Peu de formats fournissent autant d’informations que les cartes et on ne parle pas seulement de territoires et de frontières (ça aussi). Ainsi, ils servent à révéler l'histoire des territoires avec des projets fantastiques comme le site Internet de David Rumsey, OldMaps Online ou time-travel.app. Si nous parlons de l'endroit où vivent les millionnaires, nous pouvons découvrir quelque chose : la plupart d'entre eux sont concentrés dans quelques endroits, même s'ils sont nés dispersés sur toute la planète. Eh bien, si vous aimez l'architecture et l'anthropologie, cette carte est un joyau.
Car une équipe de chercheurs de l’Université technique de Munich (TUM) a pris la peine de collecter des images satellite depuis 2019 pour constituer une carte du monde exhaustive en haute résolution avec tous les bâtiments de la planète. Cette carte montre clairement où vivent les gens et comment leurs bâtiments se développent et se propagent à travers les continents.

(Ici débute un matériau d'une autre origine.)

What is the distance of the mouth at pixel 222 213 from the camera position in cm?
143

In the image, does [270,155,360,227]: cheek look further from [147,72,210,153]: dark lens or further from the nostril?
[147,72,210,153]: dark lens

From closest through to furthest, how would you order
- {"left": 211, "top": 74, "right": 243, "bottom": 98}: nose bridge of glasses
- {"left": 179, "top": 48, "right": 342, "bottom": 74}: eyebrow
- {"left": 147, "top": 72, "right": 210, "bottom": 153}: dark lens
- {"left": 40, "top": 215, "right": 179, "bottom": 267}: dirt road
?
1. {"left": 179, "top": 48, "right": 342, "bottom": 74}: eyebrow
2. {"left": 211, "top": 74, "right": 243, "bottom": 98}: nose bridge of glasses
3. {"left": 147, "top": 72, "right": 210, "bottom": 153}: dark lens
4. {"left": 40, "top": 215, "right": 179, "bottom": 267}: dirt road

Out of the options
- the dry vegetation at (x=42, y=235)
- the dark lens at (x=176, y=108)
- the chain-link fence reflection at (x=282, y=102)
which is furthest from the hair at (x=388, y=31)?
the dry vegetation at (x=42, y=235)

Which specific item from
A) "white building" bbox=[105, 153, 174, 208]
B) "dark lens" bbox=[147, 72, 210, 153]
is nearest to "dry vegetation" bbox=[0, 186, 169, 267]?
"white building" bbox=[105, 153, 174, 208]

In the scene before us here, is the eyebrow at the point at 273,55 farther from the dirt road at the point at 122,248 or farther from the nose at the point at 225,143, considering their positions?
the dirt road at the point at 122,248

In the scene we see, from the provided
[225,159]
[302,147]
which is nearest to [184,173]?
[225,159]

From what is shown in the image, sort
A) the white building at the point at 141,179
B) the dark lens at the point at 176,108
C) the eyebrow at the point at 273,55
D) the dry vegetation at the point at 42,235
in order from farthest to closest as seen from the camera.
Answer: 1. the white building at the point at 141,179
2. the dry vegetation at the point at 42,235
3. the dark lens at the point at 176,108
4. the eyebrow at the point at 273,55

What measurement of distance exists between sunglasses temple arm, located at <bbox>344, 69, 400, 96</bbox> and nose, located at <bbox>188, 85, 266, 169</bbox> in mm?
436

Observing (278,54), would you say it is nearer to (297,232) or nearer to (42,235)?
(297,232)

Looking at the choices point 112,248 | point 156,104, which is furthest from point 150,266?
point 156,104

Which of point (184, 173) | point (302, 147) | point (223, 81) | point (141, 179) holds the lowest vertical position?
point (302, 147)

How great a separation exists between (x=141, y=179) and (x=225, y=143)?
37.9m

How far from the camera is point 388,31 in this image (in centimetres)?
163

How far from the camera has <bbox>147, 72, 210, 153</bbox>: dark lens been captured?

La carte met sur la table un nouvel indicateur des conditions de vie, des besoins et de l'urbanisme
Cette carte du monde est accompagnée de recherches 'Données scientifiques du système terrestre', que Le professeur Xiaoxiang Zhu et son équipe travaillent depuis des années. Comme l'explique le responsable du projet, il s'agit bien plus qu'une simple carte d'environ 2,75 milliards de bâtiments, mais elle donne également des informations sur les conditions de vie.

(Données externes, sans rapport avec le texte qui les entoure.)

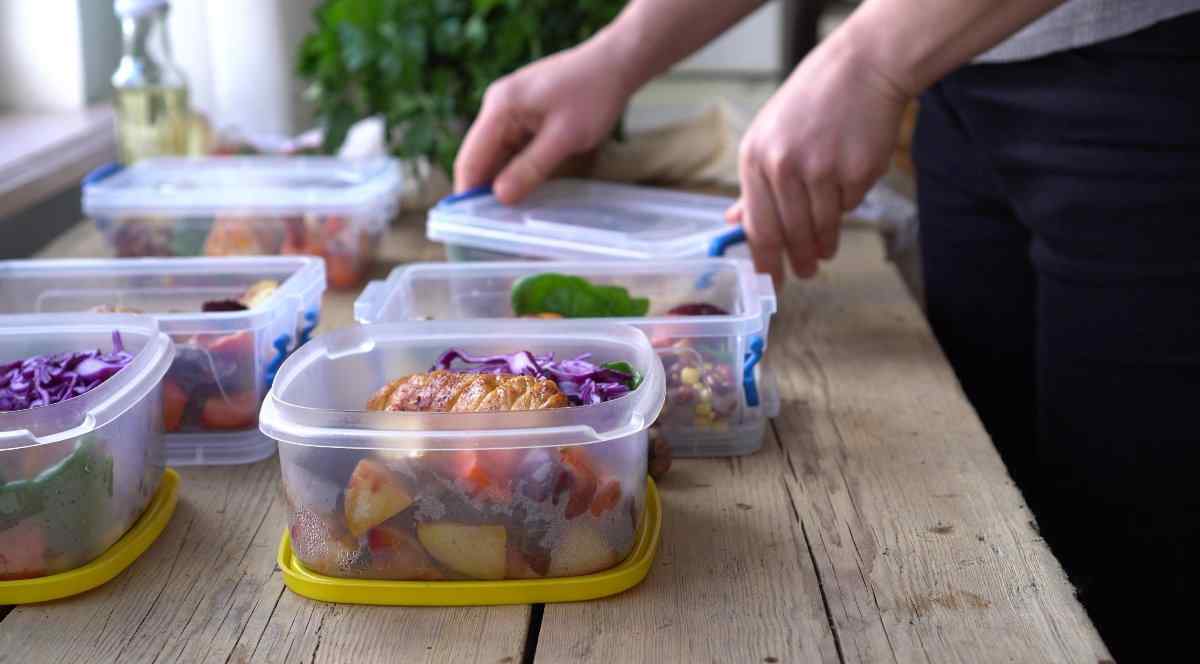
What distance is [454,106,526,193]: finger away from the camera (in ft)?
4.37

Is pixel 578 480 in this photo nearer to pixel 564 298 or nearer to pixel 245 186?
pixel 564 298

Il y avait déjà des projets similaires en termes d'objectif, mais tout au plus avaient-ils réussi à récolter « seulement« 1,7 milliards de structures Avec GlobalBuildingAtlas, elles ont atteint un niveau à la fois en nombre et en résolution (30 fois plus élevé). Pour les créer, ils ont combiné les données de plusieurs satellites et les ont traitées à l'aide d'algorithmes capables de distinguer les arbres, les routes, le relief et bien sûr les bâtiments. Ainsi, chaque bâtiment est représenté dans un modèle de 3 mètres sur 3, avec un niveau de détail suffisant pour pouvoir estimer la hauteur, le volume et la relation spatiale avec le contour.
Pour réaliser cette carte impressionnante, ils sont sortis du mode opératoire habituel, où il y avait un grand nombre d'images satellite de zones développées alors que d'autres endroits comme l'Afrique, l'Amérique du Sud et l'Asie du Sud-Est étaient à peine cartographiés. Ici, leurs algorithmes sont entrés en action pour combler les lacunes et corriger les préjugés. Le résultat est impressionnant d'un point de vue comparatif : Soria avec Madrid ou les gratte-ciel de New York contre la Namibie.
La carte en question s'appelle GlobalBuildingAtlas et est publique, donc tout le monde peut l'explorer, zoomer, choisir des cartes avec différentes cartographies comme Google Maps ou OpenStreetMaps, sélectionner des villes dans une liste ou directement, écrire l'adresse quelle que soit son éloignement (pour l'exemple ci-dessus, j'ai recherché la Plaza del Castillo à Pampelune). Concernant la manière d’afficher les bâtiments, il existe deux options. L'un est en volume et l'autre est LoD1, ce dernier atteint une couverture de 97 % et se compose de formes tridimensionnelles simplifiées qui capturent la géométrie et l'élévation de chaque structure.
Au-delà de voir les formes et de les reconnaître, le plus frappant est de pouvoir observer l'activité humaine. Zhu détaille que 'jeLes informations 3D sur les bâtiments offrent une image beaucoup plus précise de l'urbanisation et de la pauvreté que les cartes 2D traditionnelles.'. En fait, l'enseignant parle de « volume de bâtiments par habitant » comme d'un nouvel indicateur global, c'est-à-dire la masse totale bâtie par rapport à la population. Une manière indirecte de mettre en évidence les inégalités sociales et économiques.
Ainsi, les zones les plus riches ont généralement un plus grand volume de bâtiments par personne, avec des rues larges et des bâtiments larges. Au contraire, les zones les plus modestes sont tout le contraire. Et c’est ainsi que les dirigeants peuvent agir. Comme Zhu le résume :
« Les données 3D du GlobalBuildingAtlas fournissent une base précise pour la planification et le suivi du développement urbain (…) permettant aux villes de prendre des mesures ciblées pour créer des conditions de vie inclusives et équitables. »
Ou du moins c'est la théorie. Si l’on considère également que d’ici 2050, 70 % de la population vivra dans des villes, cette information va au-delà du simple signalement des inégalités : c’est une information inestimable lorsqu’il s’agit de mesurer la demande énergétique et les émissions, puisqu’environ 40 % de celles-ci à l’échelle mondiale proviennent des bâtiments.
Bien que la carte soit disponible en ligne, n’importe qui peut télécharger les données et le code depuis GitHub pour approfondir ou l’adapter à ses besoins.